SAMANTHA TAYLOR: Lower your voice.
GEORGE WEBBER: Hey Sam, I want you to promise me one thing.
SAMANTHA TAYLOR: You will say…
GEORGE WEBBER: Never…never do surprise me with a party if…
SAMANTHA TAYLOR: Cheers!
GEORGE WEBBER: Understand me, I’m empty. I have to fill my life.
                                                                                                            —10, 1979, Blake Edwards.


LET ME TELL YA, John Lennon used to sing, “They say life begins at 40. Age is just a state of mind. If all that’s true, you know that I’ve been dead for thirty-nine.”

A couple of weeks ago, I watched the movie “10.” George (Dudley Moore) is a Hollywood songwriter, who goes through a mid-life crisis, so he starts staring at young girls on the street and envies his high-living neighbor, causing great concern to his lover, Samantha (Julie Andrews). One day while driving home, he spots the most beautiful woman he’s ever seen, Jenny (Bo Derek). He decides to follow her to Mexico, where she’s on her honeymoon with her husband.

If all men are entitled to pursue happiness by the U.S. Declaration of Independence, and as Stendhal once said, “Beauty is the promise of happiness,” I can’t blame the poor man. He’s just chasing the Promised Happiness.

Drawing an analogy, if crisis strikes, should I move to Silicon Valley—not the one where your brain gets stimulated, but where you put silicon to different and never-thought zones of your body—, turn into a beautiful barbie, buy a convertible car, and date hot toy boys?

Alas, my Dedicated Readers, we all go through life stages, and crisis usually hits when we are plagued by feelings, aside from the worldly worries, that life has no meaning and, on top of that, that life has an irremediable end. And as getting older, if not solved, this feeling might get pretty nasty, like carrying a ticking time bomb belt, which one day, for one reason or another, will explode.

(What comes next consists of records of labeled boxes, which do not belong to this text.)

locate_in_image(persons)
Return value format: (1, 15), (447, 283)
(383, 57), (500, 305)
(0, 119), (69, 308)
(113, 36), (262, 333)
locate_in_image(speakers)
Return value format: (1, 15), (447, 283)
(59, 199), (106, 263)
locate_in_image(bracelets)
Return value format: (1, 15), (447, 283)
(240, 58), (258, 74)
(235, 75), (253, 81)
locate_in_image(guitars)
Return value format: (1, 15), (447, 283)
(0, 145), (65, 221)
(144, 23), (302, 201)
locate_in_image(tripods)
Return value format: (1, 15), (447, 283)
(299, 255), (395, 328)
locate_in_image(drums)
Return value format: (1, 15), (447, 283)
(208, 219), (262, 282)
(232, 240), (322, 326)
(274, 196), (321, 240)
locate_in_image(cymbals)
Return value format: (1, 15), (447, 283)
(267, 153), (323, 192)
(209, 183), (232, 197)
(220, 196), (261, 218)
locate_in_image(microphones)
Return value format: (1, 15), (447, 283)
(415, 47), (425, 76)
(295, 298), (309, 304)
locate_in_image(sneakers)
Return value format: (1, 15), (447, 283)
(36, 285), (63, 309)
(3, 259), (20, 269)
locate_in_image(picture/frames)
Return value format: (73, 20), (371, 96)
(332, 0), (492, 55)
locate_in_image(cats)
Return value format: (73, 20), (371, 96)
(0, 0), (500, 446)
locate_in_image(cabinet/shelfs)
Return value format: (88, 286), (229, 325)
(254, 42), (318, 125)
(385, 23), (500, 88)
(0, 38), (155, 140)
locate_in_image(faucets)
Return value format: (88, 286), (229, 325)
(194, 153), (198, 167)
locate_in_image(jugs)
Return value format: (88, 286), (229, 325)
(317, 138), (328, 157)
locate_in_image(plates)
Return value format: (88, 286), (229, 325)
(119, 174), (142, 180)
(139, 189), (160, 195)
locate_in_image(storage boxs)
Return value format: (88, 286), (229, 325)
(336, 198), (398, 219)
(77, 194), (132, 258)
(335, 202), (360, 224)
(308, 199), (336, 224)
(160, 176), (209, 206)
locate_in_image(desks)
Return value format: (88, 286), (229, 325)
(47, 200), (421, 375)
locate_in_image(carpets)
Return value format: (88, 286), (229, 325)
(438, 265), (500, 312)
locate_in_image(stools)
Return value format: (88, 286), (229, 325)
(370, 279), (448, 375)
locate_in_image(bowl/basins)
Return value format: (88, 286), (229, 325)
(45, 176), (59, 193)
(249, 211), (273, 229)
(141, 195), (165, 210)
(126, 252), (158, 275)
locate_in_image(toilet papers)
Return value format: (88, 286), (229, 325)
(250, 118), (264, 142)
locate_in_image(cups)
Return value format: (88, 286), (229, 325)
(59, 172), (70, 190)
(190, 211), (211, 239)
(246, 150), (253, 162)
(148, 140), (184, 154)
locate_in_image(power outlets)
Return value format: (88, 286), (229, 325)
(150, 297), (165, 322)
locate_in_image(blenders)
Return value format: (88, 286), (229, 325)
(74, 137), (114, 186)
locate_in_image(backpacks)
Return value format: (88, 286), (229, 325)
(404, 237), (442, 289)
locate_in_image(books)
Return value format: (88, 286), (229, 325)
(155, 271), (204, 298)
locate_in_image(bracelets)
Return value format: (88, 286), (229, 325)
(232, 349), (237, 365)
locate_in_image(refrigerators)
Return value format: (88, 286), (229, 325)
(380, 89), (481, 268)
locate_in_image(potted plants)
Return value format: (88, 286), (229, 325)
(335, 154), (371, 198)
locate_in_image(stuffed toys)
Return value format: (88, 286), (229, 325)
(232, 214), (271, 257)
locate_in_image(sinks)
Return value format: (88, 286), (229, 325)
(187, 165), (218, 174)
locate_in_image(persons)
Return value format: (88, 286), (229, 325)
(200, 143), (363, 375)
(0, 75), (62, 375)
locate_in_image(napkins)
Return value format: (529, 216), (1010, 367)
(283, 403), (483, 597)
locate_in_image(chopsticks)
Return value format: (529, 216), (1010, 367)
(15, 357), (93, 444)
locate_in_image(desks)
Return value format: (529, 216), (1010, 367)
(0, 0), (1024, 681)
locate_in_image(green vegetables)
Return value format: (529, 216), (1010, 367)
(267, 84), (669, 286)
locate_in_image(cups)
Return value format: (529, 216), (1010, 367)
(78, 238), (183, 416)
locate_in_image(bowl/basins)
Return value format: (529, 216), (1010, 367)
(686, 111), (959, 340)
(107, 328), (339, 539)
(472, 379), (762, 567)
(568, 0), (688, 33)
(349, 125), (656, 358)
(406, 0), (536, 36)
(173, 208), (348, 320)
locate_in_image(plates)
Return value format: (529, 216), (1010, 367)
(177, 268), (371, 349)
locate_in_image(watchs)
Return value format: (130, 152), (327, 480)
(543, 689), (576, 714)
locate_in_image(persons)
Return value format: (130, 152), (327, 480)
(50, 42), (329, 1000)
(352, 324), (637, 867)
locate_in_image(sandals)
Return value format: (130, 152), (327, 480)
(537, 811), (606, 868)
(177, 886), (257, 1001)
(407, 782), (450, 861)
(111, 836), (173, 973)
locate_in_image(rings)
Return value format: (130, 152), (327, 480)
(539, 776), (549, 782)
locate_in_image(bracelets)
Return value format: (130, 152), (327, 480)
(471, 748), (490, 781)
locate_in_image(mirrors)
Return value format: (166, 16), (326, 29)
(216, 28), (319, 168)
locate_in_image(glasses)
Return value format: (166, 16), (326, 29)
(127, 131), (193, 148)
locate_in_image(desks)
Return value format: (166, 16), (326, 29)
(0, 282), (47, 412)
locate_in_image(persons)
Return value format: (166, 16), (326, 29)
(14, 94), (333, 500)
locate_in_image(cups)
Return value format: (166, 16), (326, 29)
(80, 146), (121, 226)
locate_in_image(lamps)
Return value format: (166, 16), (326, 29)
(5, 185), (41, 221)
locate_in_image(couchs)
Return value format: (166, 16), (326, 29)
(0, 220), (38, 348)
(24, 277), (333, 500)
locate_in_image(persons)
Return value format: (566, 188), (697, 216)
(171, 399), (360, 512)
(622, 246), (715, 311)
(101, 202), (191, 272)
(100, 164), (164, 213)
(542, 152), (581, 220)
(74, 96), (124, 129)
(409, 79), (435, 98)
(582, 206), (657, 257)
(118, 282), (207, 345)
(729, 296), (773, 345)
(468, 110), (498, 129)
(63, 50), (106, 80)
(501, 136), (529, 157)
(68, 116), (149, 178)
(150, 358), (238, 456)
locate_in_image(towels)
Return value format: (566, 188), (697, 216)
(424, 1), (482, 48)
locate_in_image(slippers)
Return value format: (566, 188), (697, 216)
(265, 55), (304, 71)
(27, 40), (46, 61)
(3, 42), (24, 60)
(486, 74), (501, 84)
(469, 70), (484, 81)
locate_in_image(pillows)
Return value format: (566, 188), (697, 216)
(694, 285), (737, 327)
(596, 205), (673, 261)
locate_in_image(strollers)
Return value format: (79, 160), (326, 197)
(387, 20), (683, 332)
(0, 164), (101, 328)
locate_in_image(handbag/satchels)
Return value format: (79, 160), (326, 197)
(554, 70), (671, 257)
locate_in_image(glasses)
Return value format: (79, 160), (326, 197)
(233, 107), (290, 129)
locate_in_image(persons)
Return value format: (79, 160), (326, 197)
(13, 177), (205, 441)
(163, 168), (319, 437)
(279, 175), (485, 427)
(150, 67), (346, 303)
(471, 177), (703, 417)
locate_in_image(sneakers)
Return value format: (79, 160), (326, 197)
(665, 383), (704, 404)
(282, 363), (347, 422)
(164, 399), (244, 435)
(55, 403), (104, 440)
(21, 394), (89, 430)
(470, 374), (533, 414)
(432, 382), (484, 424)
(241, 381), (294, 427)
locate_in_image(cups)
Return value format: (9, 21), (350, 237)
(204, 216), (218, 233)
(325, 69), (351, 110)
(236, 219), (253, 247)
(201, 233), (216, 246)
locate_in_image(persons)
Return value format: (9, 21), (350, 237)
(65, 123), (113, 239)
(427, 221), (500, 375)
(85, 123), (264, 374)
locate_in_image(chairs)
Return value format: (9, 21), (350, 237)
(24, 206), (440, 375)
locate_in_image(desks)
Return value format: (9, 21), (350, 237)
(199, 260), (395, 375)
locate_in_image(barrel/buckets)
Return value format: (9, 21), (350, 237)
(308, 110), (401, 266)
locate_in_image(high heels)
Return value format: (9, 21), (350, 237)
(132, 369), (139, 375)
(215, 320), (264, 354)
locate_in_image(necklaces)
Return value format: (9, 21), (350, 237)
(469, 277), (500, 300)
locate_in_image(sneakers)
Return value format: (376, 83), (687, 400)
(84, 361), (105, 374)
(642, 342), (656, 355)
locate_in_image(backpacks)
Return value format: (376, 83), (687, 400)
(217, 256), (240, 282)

I got to thinking that there are no treasure maps, nor guidelines; and the human being is so complex that what can serve to a person, that same solution can be dangerous for another. Yet, one thing you got to admit, the human being is a pretty damn good machine. The whir we hear is like the lights flashing on the dashboard warning us “No gas, no gas, no gas...” And you know what happen when your car is running out of gas, right?

To me, it has nothing to do with age. Life starts to have a meaning when we live consciously and purposely, with personal integrity.

First and foremost, we should find out who we are, what our values are, and live according to them. This long inner journey[1] starts off when we stop running around like crazy—as Pascal said once, “All of man’s unhappiness comes from an inability to stay in his room alone”—and stop blaming everybody you may know—Also everybody you may not know[2]—and look ourselves in the mirror, which, unlike your heart, doesn’t conceal secrets. And from that point, we start letting go all our worries and walking up. Slowly but steadily.

Let’s face it, it is not easy to be conscious 24/7. Our mind tricks us into traveling from the past to the future. I read somewhere that we should live in an apartment with a window overlooking a cemetery, in order to recall us that there’s no ulterior reason to postpone life.

Once we know who we are, we will be aware of which song we want to sing. So once identified our goals/purposes, we should undertake the actions toward their achievement. Vaclav Havel, former president of Czechoslovakia and essayist and poet, put it that way, “It is not enough to stare up the stairs, we must step up the stairs.” And it turns out that while stepping up the stairs is when we feel that life has a meaning.



[1] Without an inner journey, life will never live up to our expectations, hopes, and desires.
[2] See, it’s really convenient to believe in Gods.